Para a teoria darwinista, o ser humano, isto é, a espécie homo sapiens, surgiu de um longo processo evolutivo, que se deu ao longo de milhares de anos. Em algum ponto dessa dinãmica entendida por Darwin como um movimento de adaptação da vida às adversidades do meio, o ser humano, como conheçemos hoje, surgiu, de um mesmo ancestral que temos em comum com os macacos.

A respeito da difusão dessa tese, é muito interessante observarmos como ela também foi uma resposta ao criacionismo, corrente de pensamento hegemõnica na época, muito devido ao poder cristãos. Desse modo, a teoria de Darwin atendeu aos interesses de alguns pensadores iluministas, descontentes com o poder da Igreja Católica e críticos do criacionismo.

Porém, o século XIX que assistiu ao surgimento da teoria da evolução também foi o século em que foram gestadas muitas das “teorias” que estão na base da legitimação do racismo. Alguns dos autores dessas supostas teorias não exitaram em se apropriar da ideia central do dawirnismo, a teoria da evolução, transpô-la para o campo da cultura humana a fim de com isso justificar a escravidão e acrescentar um ingrediente a mais, agora de verve “científica”, à ideia de superioridade e inferioridade das raças. A maneira mais tacanha e brutal de se realizar esse movimento foi se difundindo a ideia de que, primeiro, a raça humana descenderia do macaco, segundo, que o negro seria descendente direto do macaco, e terceiro que os brancos representariam um estágio evolutivo superior, no qual o homem havia se despido de sua semelhança com o macaco.

As consequências drásticas dessa ideia para a história que sucederia são bem conhecidas. O nazismo de Adolfo Hitler, para mencionarmos apenas o caso mais emblemático e extremo, apoiaria-se justamente nessas “pseudoteorias evolucionistas” para decretar a superioridade da raça alemã e a inferioridade dos judeus e negros. O objetivo do nazismo era eliminar as raças consideradas inferiores, os povos que não coperariam para a evolução do ser humano, valorizando ao mesmo tempo a raça branca, considerada por Hitler e seus seguidores como a raça mais evoluida.

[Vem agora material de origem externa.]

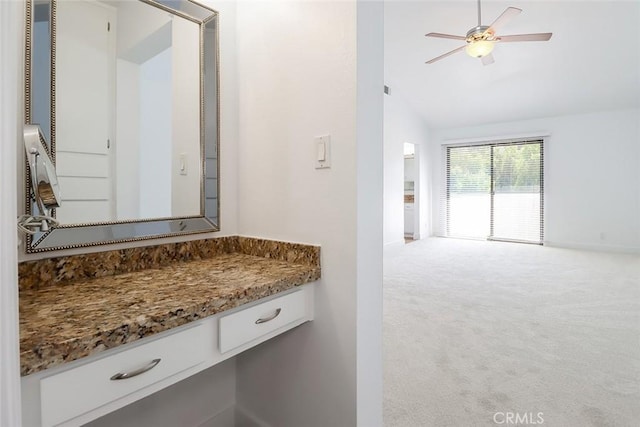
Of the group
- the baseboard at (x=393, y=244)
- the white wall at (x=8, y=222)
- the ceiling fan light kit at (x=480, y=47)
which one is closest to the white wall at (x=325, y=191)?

Façamos um salto temporal para o presente ano de 2022 e nos afastemos desses fatos do passado. No último dia 2 de agosto, um homem de 39 anos foi flagrado nas dependências da biblioteca Mário de Andrade,localizada no centro da cidade de São Paulo, proferindo uma sequência aterradora de falas racistas. Conforme muitos veículos noticiaram, naquele mesmo dia, Wilho da Silva Brito, o indivíduo em questão, foi detido e encaminhado para uma das delegacias da capital. No momento da detenção, ele lia um exemplar de Minha Luta, livro em que Adolfo Hitler expõe suas ideias racistas e antissemitas. Qualquer discussão séria sobre o racismo estrutural não pode negligenciar essas presenças do passado no nosso presente.